Chyba można tak powiedzieć, kiedy największym problemem staje się teraz możliwość wyjechania na urlop. Znowu ma być prosto, łatwo i przyjemnie...

I wielu ludzi wierzy w ten świat; wierzy, że taki świat może w ogóle istnieć. My też często w to wierzymy... I – co może naprawdę dziwić – choć już wiele razy przekonaliśmy się o nieprawdziwości takie obrazu świata, uporczywie do niego wracamy...

Jak tu się dziwić młodym pokoleniom, które jeszcze nie mają bolesnych doświadczeń i które wychowane są na reklamie i ideologii bycia cool. Czy tacy ludzie zdolni są w ogóle do zatrzymania się nad rzeczywistością krzyża?...
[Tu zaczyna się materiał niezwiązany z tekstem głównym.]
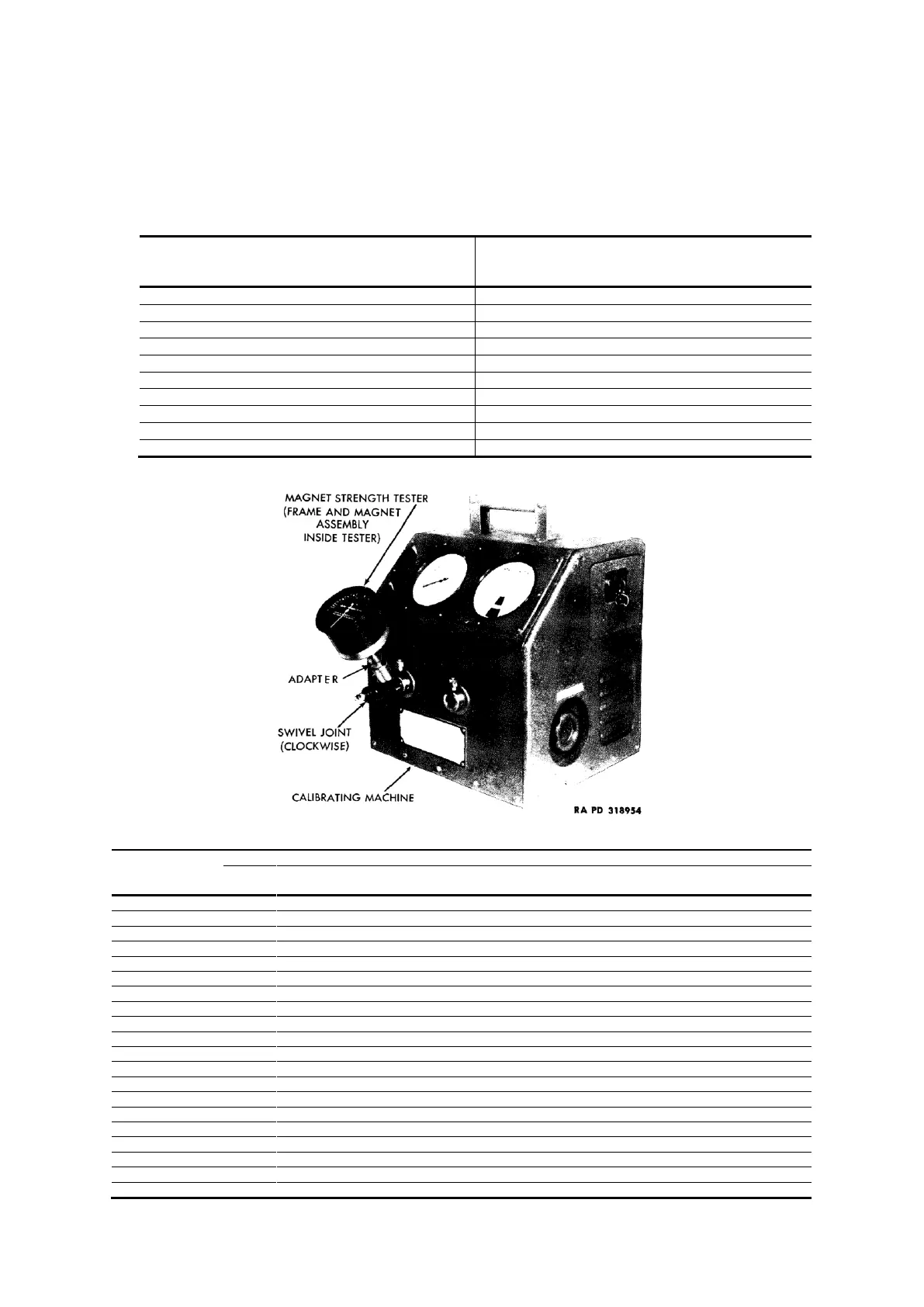 MAGNET STRENGTH TESTER
(FRAME AND MAGNET
ASSEMBLY
INSIDE TESTER)

ADAPTER

SWIVEL JOINT
(CLOCKWISE)

CALIBRATING MACHINE

RA PD 318954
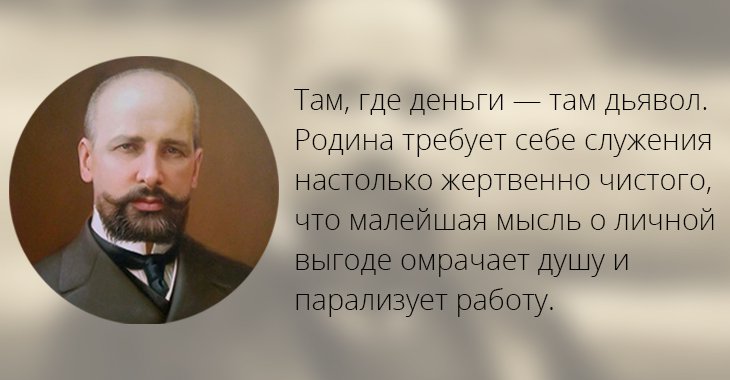 Там, где деньги — там дьявол. Родина требует себе служения настолько жертвенно чистого, что малейшая мысль о личной выгоде омрачает душу и парализует работу.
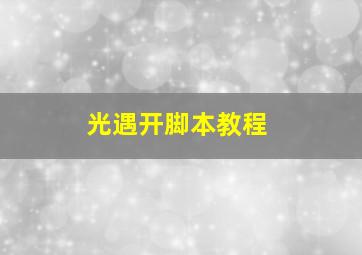 光遇开脚本教程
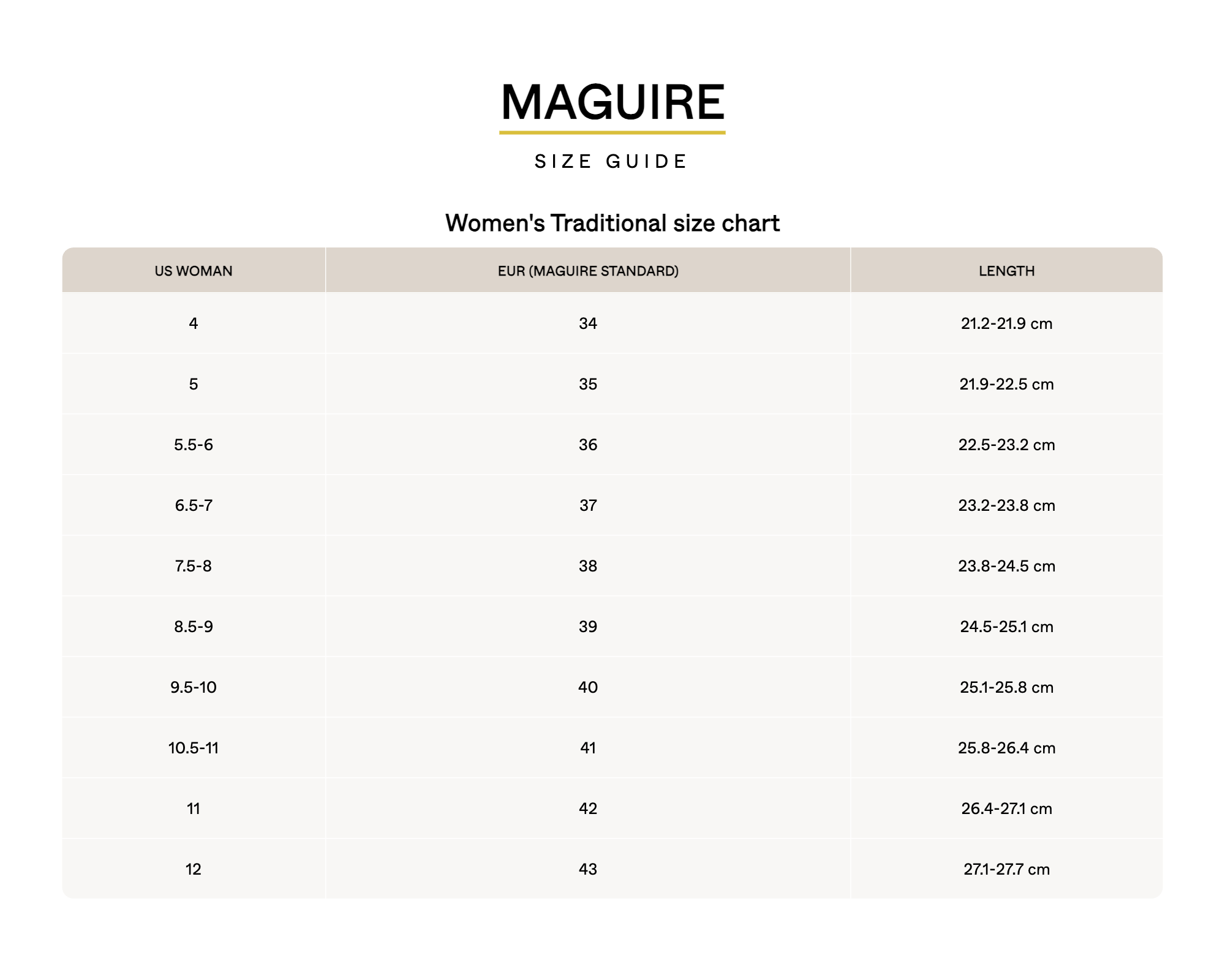 MAGUIRE

SIZE GUIDE

Women's Traditional size chart

| US WOMAN | EUR (MAGUIRE STANDARD) | LENGTH |
|---|---|---|
| 4 | 34 | 21.2-21.9 cm |
| 5 | 35 | 21.9-22.5 cm |
| 5.5-6 | 36 | 22.5-23.2 cm |
| 6.5-7 | 37 | 23.2-23.8 cm |
| 7.5-8 | 38 | 23.8-24.5 cm |
| 8.5-9 | 39 | 24.5-25.1 cm |
| 9.5-10 | 40 | 25.1-25.8 cm |
| 10.5-11 | 41 | 25.8-26.4 cm |
| 11 | 42 | 26.4-27.1 cm |
| 12 | 43 | 27.1-27.7 cm |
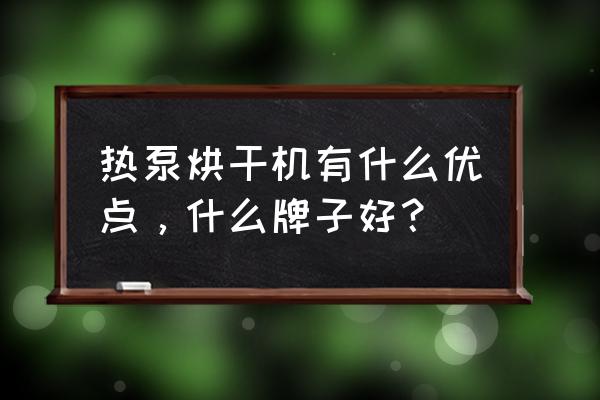 热泵烘干机有什么优点，什么牌子好？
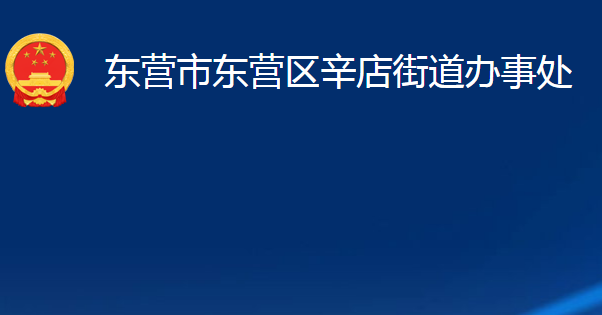 东营市东营区辛店街道办事处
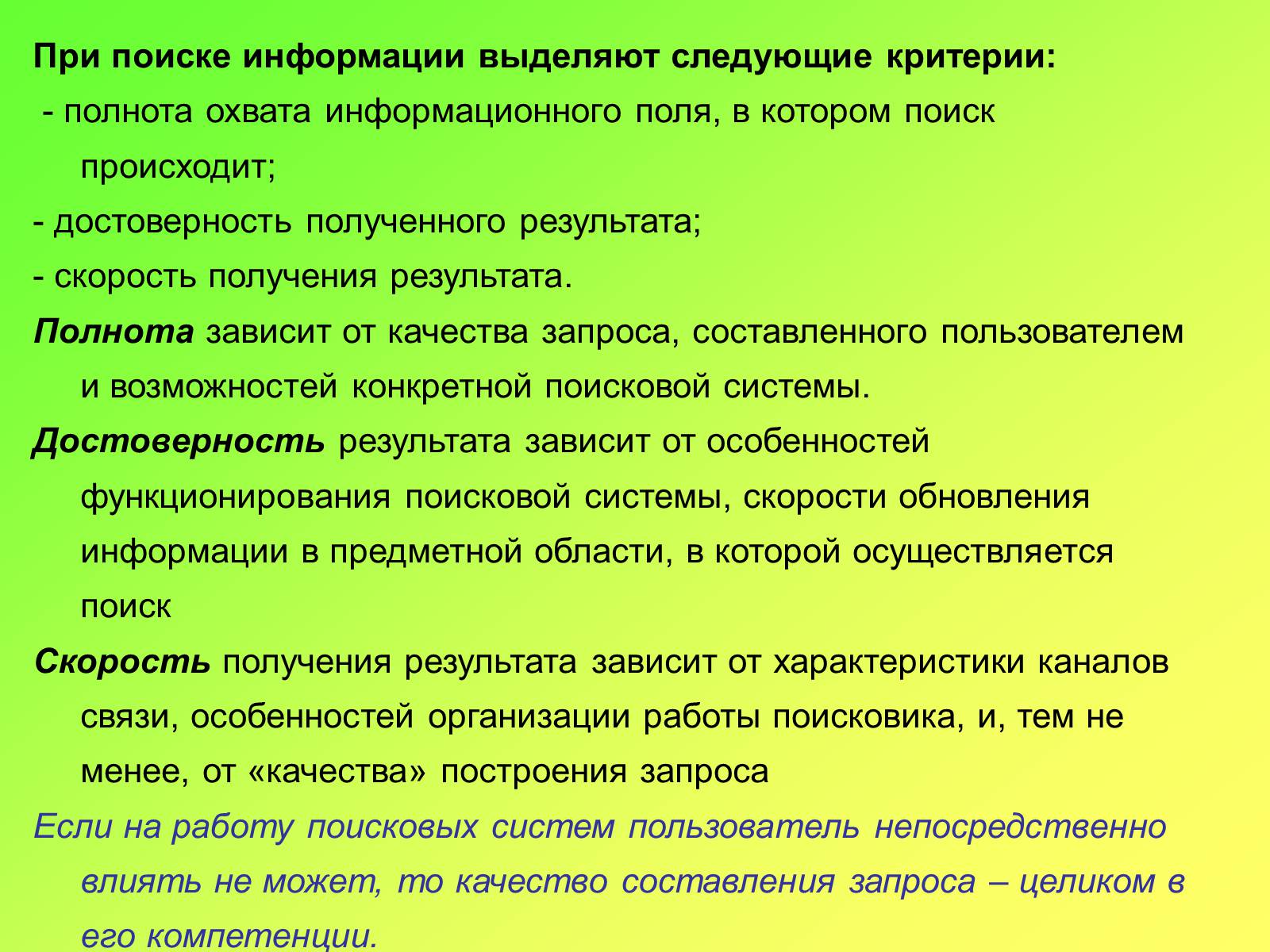 При поиске информации выделяют следующие критерии:

- полнота охвата информационного поля, в котором поиск происходит;

- достоверность полученного результата;

- скорость получения результата.

Полнота зависит от качества запроса, составленного пользователем и возможностей конкретной поисковой системы.

Достоверность результата зависит от особенностей функционирования поисковой системы, скорости обновления информации в предметной области, в которой осуществляется поиск

Скорость получения результата зависит от характеристики каналов связи, особенностей организации работы поисковика, и, тем не менее, от «качества» построения запроса

Если на работу поисковых систем пользователь непосредственно влиять не может, то качество составления запроса – целиком в его компетенции.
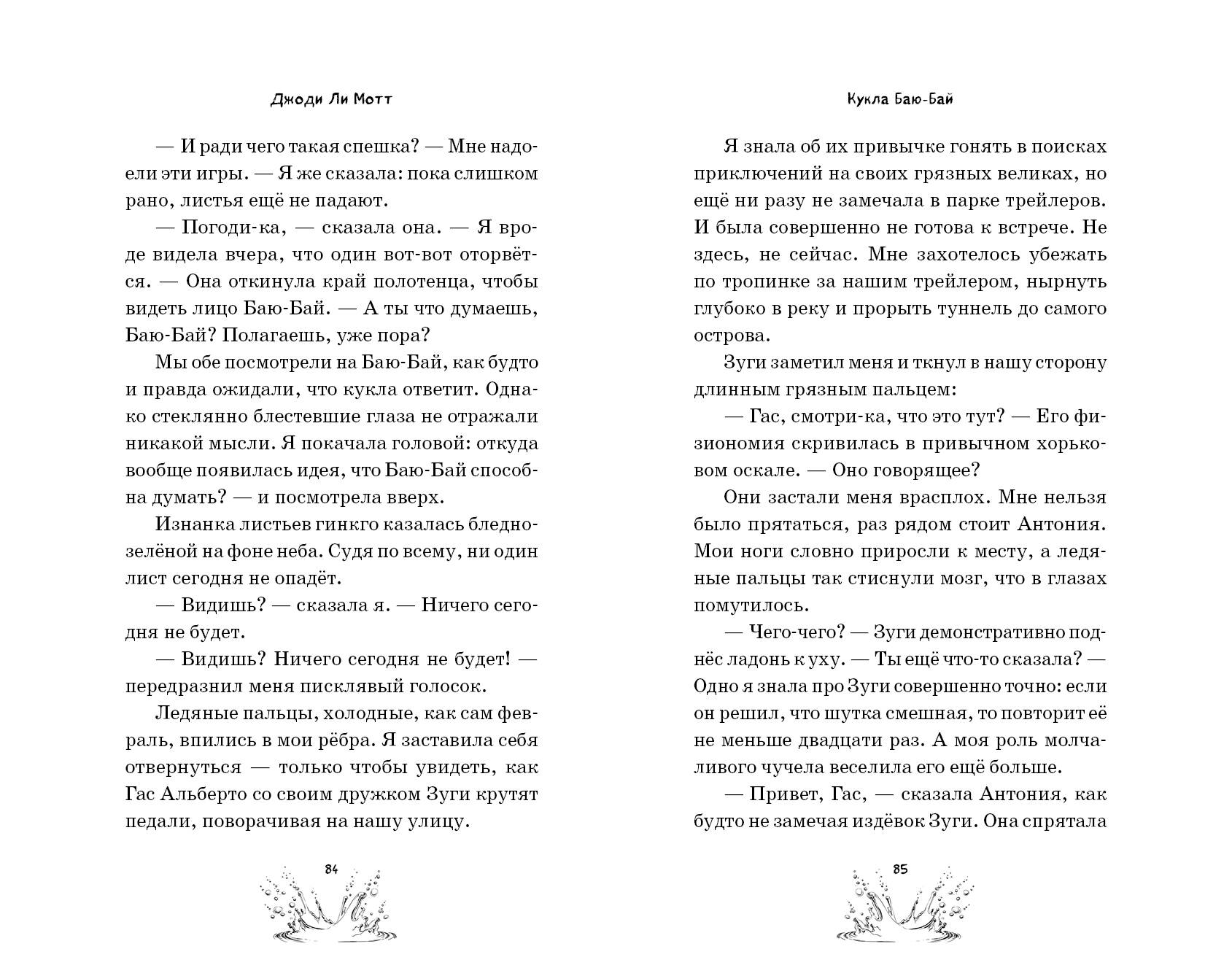 Джоди Ли Мотт

— И ради чего такая спешка? — Мне надоели эти игры. — Я же сказала: пока слишком рано, листья ещё не падают.

— Погоди-ка, — сказала она. — Я вроде видела вчера, что один вот-вот оторвётся. — Она откинула край полотенца, чтобы видеть лицо Баю-Бай. — А ты что думаешь, Баю-Бай? Полагаешь, уже пора?

Мы обе посмотрели на Баю-Бай, как будто и правда ожидали, что кукла ответит. Однако стеклянно блестевшие глаза не отражали никакой мысли. Я покачала головой: откуда вообще появилась идея, что Баю-Бай способна думать? — и посмотрела вверх.

Изнанка листьев гинкго казалась бледно-зелёной на фоне неба. Судя по всему, ни один лист сегодня не опадёт.

— Видишь? — сказала я. — Ничего сегодня не будет.

— Видишь? Ничего сегодня не будет! — передразнил меня писклявый голосок.

Ледяные пальцы, холодные, как сам февраль, впились в мои рёбра. Я заставила себя отвернуться — только чтобы увидеть, как Гас Альберто со своим дружком Зуги крутят педали, поворачивая на нашу улицу.

84

Кукла Баю-Бай

Я знала об их привычке гонять в поисках приключений на своих грязных великах, но ещё ни разу не замечала в парке трейлеров. И была совершенно не готова к встрече. Не здесь, не сейчас. Мне захотелось убежать по тропинке за нашим трейлером, нырнуть глубоко в реку и прорыть туннель до самого острова.

Зуги заметил меня и ткнул в нашу сторону длинным грязным пальцем:

— Гас, смотри-ка, что это тут? — Его физиономия скривилась в привычном хорьковом оскале. — Оно говорящее?

Они застали меня врасплох. Мне нельзя было прятаться, раз рядом стоит Антония. Мои ноги словно приросли к месту, а ледяные пальцы так стиснули мозг, что в глазах помутилось.

— Чего-чего? — Зуги демонстративно поднёс ладонь к уху. — Ты ещё что-то сказала? — Одно я знала про Зуги совершенно точно: если он решил, что шутка смешная, то повторит её не меньше двадцати раз. А моя роль молчаливого чучела веселила его ещё больше.

— Привет, Гас, — сказала Антония, как будто не замечая издёвок Зуги. Она спрятала

85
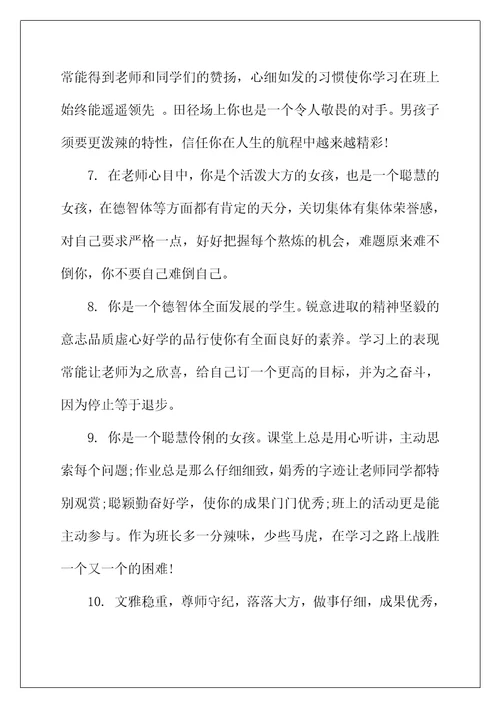 常能得到老师和同学们的赞扬，心细如发的习惯使你学习在班上始终能遥遥领先 。田径场上你也是一个令人敬畏的对手。男孩子须要更泼辣的特性，信任你在人生的航程中越来越精彩!

7. 在老师心目中，你是个活泼大方的女孩，也是一个聪慧的女孩，在德智体等方面都有肯定的天分，关切集体有集体荣誉感，对自己要求严格一点，好好把握每个熬炼的机会，难题原来难不倒你，你不要自己难倒自己。

8. 你是一个德智体全面发展的学生。锐意进取的精神坚毅的意志品质虚心好学的品行使你有全面良好的素养。学习上的表现常能让老师为之欣喜，给自己订一个更高的目标，并为之奋斗，因为停止等于退步。

9. 你是一个聪慧伶俐的女孩。课堂上总是用心听讲，主动思索每个问题;作业总是那么仔细细致，娟秀的字迹让老师同学都特别观赏;聪颖勤奋好学，使你的成果门门优秀;班上的活动更是能主动参与。作为班长多一分辣味，少些马虎，在学习之路上战胜一个又一个的困难!

10. 文雅稳重，尊师守纪，落落大方，做事仔细，成果优秀，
A co dopiero mówić o wzięciu krzyża?... O dźwiganiu go?...

„Kto nie bierze swego krzyża, a idzie za Mną, nie jest Mnie godzien.” (Mt 10,38)

Nie! Krzyż jest w dzisiejszym świecie stanowczo niemodny! I budzi złe skojarzenia.

Ja naprawdę słyszałem wypowiedź pastora z okolic Frankfurtu, który usunął ze swego kościoła krzyże. Usunął, bo – jak mówił – ludzie przychodzą do kościoła po dobrą nowinę, po radość, a krzyż się źle kojarzy. Dlatego nie powinni nawet patrzeć na krzyż…

Kiedyś wydawało mi się to niewiarygodne. Ale teraz wiem, że można lansować chrześcijaństwo bez krzyża; że można głosić Chrystusa bez krzyża...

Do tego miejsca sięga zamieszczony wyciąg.